Car, au fond, n’est-elle pas dans l’ordre des choses ? Elle vient confirmer la thèse du coup d’État constitutionnel que fut ce rapatriement. Les mots « coup d’État » paraîtront exagérés à ceux qui croient que les coups d’État sont tous violents. Pourtant, dès 1639, dans un des premiers traités sur le sujet, Gabriel Naudé les définissait comme ces « actions hardies et extraordinaires que les princes sont contraints d’exécuter aux affaires difficiles et comme désespérées, contre le droit commun, sans garder même aucun ordre ni forme de justice, hasardant l’intérêt du particulier, pour le bien du public ». Machiavel aurait parlé de « raison d’État ».
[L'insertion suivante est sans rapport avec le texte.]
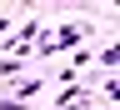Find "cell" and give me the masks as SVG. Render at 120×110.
<instances>
[{
	"mask_svg": "<svg viewBox=\"0 0 120 110\" xmlns=\"http://www.w3.org/2000/svg\"><path fill=\"white\" fill-rule=\"evenodd\" d=\"M20 65H25V60H15V55H5V60H0V80H10V75H20Z\"/></svg>",
	"mask_w": 120,
	"mask_h": 110,
	"instance_id": "2",
	"label": "cell"
},
{
	"mask_svg": "<svg viewBox=\"0 0 120 110\" xmlns=\"http://www.w3.org/2000/svg\"><path fill=\"white\" fill-rule=\"evenodd\" d=\"M90 35H95V25H65L60 35H40L35 40V50H30V60H50V55H60V50H70V45H85Z\"/></svg>",
	"mask_w": 120,
	"mask_h": 110,
	"instance_id": "1",
	"label": "cell"
}]
</instances>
En 1982, Pierre Trudeau a refondé le Canada. Il n’a pu le faire qu’en rompant avec la tradition ancienne, mais jamais écrite, qui voulait que le Québec acquiesce à toute modification constitutionnelle de ses pouvoirs. Rappelons que l’affaire semblait « désespérée », comme dit Naudé, puisque depuis un quart de siècle les premiers ministres québécois avaient tous usé de leur veto. En chef d’État digne de Margaret Thatcher, Trudeau a donc pris les moyens qui s’imposaient. Ce n’était pas l’illégitimité du geste à l’égard du Québec, reconnue par la Cour suprême, qui allait l’arrêter. Trudeau a placé l’intérêt de sa nation - la canadienne, pas la québécoise - au-dessus de tout. Le Canada le lui a d’ailleurs bien rendu.


Au lieu de nous réfugier dans la morale et de poser en martyrs, comme le fait Lucien Bouchard (par « devoir de mémoire » !), ne devrions-nous pas reconnaître le courage dont a fait preuve Pierre Trudeau ? Voilà un homme qui croyait dans son pays et qui le défendit pied à pied. Reste à souhaiter que le Québec se trouve un jour des leaders de cette trempe… ou de celle de Margaret Thatcher.